Latency Breakdown by Phase

The pipeline splits into two main phases: 1. Non-TTS Phase: Transcription, translation to English, response generation, and translation to Kannada. 2. TTS Phase: Text-to-speech synthesis of the Kannada response.

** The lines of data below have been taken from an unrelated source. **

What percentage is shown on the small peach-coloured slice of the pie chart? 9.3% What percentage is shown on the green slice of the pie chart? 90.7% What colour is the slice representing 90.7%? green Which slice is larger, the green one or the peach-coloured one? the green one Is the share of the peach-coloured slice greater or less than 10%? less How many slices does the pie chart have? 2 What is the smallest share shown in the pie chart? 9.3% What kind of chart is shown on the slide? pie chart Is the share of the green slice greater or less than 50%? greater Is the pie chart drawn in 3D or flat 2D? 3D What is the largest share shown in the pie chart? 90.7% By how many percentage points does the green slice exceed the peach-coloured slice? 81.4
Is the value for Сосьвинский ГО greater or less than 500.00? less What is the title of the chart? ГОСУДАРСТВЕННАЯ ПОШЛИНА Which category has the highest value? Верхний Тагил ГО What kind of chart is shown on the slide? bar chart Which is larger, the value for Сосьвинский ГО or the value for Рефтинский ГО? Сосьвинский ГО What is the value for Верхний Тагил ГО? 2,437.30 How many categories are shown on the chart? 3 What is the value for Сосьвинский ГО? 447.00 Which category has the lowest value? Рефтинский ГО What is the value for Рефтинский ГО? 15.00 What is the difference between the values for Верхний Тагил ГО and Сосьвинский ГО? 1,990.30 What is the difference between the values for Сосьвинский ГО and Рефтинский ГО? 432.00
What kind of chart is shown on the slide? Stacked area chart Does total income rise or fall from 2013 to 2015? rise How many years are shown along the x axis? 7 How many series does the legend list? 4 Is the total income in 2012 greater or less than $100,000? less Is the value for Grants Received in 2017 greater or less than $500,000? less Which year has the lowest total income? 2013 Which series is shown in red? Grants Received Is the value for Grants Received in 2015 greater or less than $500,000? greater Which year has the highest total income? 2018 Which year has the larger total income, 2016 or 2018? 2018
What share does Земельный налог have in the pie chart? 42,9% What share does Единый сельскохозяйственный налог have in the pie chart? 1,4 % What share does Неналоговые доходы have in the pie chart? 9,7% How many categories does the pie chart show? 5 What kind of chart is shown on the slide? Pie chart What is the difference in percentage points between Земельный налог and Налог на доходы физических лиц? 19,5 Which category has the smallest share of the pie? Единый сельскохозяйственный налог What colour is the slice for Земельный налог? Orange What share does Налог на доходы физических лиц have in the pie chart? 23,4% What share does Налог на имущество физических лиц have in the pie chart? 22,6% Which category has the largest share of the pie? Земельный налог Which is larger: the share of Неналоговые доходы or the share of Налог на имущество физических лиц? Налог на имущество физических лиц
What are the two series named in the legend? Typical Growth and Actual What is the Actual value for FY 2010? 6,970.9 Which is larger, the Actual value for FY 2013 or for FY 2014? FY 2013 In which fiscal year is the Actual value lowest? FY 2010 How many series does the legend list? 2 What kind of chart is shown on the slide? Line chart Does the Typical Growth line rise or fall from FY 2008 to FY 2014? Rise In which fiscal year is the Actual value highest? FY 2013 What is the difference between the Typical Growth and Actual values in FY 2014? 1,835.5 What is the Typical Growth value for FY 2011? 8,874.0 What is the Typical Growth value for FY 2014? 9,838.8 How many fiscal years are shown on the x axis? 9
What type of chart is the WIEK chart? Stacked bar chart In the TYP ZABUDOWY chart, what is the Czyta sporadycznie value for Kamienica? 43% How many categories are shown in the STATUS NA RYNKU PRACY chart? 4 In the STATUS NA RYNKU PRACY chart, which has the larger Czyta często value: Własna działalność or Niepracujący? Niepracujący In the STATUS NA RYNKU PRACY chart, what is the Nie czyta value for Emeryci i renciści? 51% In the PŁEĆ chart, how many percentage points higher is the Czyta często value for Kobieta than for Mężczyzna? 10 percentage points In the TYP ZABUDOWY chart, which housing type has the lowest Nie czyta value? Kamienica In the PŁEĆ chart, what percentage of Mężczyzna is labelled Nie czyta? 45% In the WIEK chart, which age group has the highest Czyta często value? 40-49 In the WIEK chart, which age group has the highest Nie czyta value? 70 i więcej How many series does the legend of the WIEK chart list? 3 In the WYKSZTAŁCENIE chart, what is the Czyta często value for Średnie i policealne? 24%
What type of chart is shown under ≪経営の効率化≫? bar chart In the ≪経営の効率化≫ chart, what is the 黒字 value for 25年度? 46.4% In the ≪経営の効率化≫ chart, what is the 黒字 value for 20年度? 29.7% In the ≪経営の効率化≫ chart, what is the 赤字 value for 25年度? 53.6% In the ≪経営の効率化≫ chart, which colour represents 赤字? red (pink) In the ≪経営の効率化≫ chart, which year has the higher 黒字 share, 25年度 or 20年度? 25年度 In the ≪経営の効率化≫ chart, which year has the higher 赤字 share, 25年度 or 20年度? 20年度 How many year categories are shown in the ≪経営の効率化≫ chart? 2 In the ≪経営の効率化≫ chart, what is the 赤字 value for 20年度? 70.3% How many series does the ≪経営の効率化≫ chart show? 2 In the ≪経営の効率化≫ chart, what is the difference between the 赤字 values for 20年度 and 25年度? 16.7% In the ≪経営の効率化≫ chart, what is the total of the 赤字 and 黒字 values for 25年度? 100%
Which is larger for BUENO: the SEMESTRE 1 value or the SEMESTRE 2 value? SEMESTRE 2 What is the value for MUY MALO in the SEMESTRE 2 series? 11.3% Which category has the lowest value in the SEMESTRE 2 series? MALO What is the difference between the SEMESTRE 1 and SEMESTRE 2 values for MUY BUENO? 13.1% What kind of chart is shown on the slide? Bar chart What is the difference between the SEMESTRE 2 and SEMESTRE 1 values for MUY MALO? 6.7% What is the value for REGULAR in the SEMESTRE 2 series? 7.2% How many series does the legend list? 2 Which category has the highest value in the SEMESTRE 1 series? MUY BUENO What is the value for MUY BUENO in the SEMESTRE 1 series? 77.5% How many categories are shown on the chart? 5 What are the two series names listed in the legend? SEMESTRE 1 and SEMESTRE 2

Below is the breakdown based on the first request, with averages for subsequent requests to account for initialization:

Non-TTS Phase

A100:
Request 1: 1.507 seconds
Average: ~1.5 seconds
L40 S:
Request 1: 1.515 seconds
Average (Requests 2–3): ~1.3 seconds
L4:
Request 1: 1.630 seconds
Average (Requests 2–3): ~1.3 seconds
T4 Medium:
Request 1: 2.078 seconds
Average (Requests 2–3): ~1.8 seconds
T4:
Request 1: 2.189 seconds
Average (Requests 2–3): ~1.9 seconds

TTS Phase

A100:
Request 1: 5.161 seconds
Average: ~5 seconds
L40 S:
Request 1: 5.021 seconds
Average (Requests 2–3): ~3.1 seconds
L4:
Request 1: 10.057 seconds
Average (Requests 2–3): ~8 seconds
T4 Medium:
Request 1: 17.426 seconds
Average (Requests 2–3): ~16 seconds
T4:
Request 1: 18.641 seconds
Average (Requests 2–3): ~17 seconds

Phase Insights

Non-TTS: Quick across GPUs (1.3–2.2 seconds), with L40 S and L4 leading (~1.3 seconds after warmup).
TTS: Major contributor to latency differences:
L40 S excels (~3 seconds after warmup).
A100 steady (~5 seconds).
L4 moderate (~8 seconds).
T4 Medium and T4 lag (~16–17 seconds).

Conclusion

The L40 S GPU offers the lowest latency (~4.4 seconds total, ~3 seconds TTS after warmup), making it ideal for real-time use. The A100 follows closely (~6.5 seconds total, ~5 seconds TTS) with reliable performance. The TTS phase drives most latency variations, especially on slower GPUs like T4 and T4 Medium (~17–18 seconds total), highlighting it as a critical area for optimization.